Tips to keep mosquitoes away after heavy rain, record flooding

CHICAGO (WLS) -- After the recent heavy rains and flooding in the Chicago area, you may notice an increase in mosquitoes.

Entomologist Dr. Ted Burgess from Northern Illinois University joined ABC7 Chicago via Skype with some tips on how to reduce mosqitoes around your home.

He said, while you do tend to see exploding mosquito populations after heavy rains, the two don't necessarily go hand in hand.

Heavy rains can create more habitat for mosquito breeding, but there are other conditions required to trigger swarms, like temperature and stagnant water, Burgess said.

Burgess also pointed out that a wet spring doesn't mean there will be lots of mosquitoes all summer. He said we may have conditions that prompt a large hatch of mosquitoes in spring, but a July drought can dry up their breeding sites and the population crashes.

Where are some places that mosquitoes tend breed?
There are two classes of mosquitoes:

  • Floodwater mosquitoes are the pesky ones that buzz around and bite you and leave an itchy welt. They often breed in flood waters out in farm fields or puddles in your yard.

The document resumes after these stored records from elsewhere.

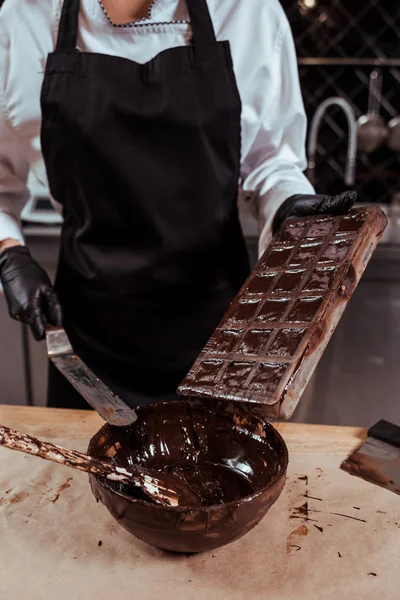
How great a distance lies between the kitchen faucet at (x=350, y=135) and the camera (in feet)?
9.22

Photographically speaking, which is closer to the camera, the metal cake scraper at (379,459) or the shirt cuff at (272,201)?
the metal cake scraper at (379,459)

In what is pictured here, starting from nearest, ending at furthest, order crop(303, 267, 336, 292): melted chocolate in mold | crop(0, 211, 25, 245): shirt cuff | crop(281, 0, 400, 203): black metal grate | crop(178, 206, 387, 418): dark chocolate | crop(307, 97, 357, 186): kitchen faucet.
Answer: crop(178, 206, 387, 418): dark chocolate, crop(303, 267, 336, 292): melted chocolate in mold, crop(0, 211, 25, 245): shirt cuff, crop(307, 97, 357, 186): kitchen faucet, crop(281, 0, 400, 203): black metal grate

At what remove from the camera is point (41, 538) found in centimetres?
96

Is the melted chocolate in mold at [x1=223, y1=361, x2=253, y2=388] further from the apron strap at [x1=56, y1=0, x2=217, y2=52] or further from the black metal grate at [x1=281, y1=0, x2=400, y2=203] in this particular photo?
the black metal grate at [x1=281, y1=0, x2=400, y2=203]

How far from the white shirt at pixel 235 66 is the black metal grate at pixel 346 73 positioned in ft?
5.26

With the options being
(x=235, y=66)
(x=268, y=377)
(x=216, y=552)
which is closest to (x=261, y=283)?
(x=268, y=377)

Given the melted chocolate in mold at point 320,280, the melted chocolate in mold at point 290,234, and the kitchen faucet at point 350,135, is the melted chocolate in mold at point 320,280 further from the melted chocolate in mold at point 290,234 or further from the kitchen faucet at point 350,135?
the kitchen faucet at point 350,135

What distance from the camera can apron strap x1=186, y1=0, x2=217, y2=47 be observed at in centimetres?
142

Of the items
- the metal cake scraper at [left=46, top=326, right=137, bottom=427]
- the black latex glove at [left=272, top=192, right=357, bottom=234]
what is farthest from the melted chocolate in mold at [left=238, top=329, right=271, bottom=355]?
the black latex glove at [left=272, top=192, right=357, bottom=234]

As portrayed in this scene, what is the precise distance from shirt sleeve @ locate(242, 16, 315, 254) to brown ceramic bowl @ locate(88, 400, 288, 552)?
588 mm

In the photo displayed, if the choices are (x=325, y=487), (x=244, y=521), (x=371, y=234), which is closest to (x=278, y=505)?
(x=325, y=487)

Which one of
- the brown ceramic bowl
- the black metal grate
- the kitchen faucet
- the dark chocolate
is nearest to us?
the brown ceramic bowl

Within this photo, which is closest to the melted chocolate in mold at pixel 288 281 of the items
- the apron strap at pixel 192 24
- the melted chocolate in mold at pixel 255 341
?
the melted chocolate in mold at pixel 255 341

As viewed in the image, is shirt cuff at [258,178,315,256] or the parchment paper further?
shirt cuff at [258,178,315,256]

  • Culex mosquitoes are potential spreaders of disease.They like places with nasty gross water, such as bird baths, poorly drained planters, etc.


  • What can you do to eliminate mosquito breeding places?
  • Culex mosquitoes don't travel far, so it's important to eliminate their breeding spots - empty and refill bird bath once a week, keep rain barrels covered, dump out standing water in pots, fill in low areas of the yard where water settles.

  • Doing so can dramatically decrease mosquitoes in your yard - and the whole neighborhood if everyone does those things.


  • Burgess said nearly every county has a public health department or mosquito district that closely monitors culex mosquitoes.

    They often set up traps and monitor breeding locations, and when populations reach a certain threshold they bring in mosquito control companies that do fogging and larviciding to keep the populations down.

    Can mosquitoes transmit COVID-19?
    Burgess also noted that there is no evidence to suggest that mosquitoes transmit ANY sort of coronavirus, let alone COVID-19. For a virus to be transmitted by a mosquito, it must have the ability to replicate inside the mosquitoes body, and to date it has been found that corona viruses cannot do so.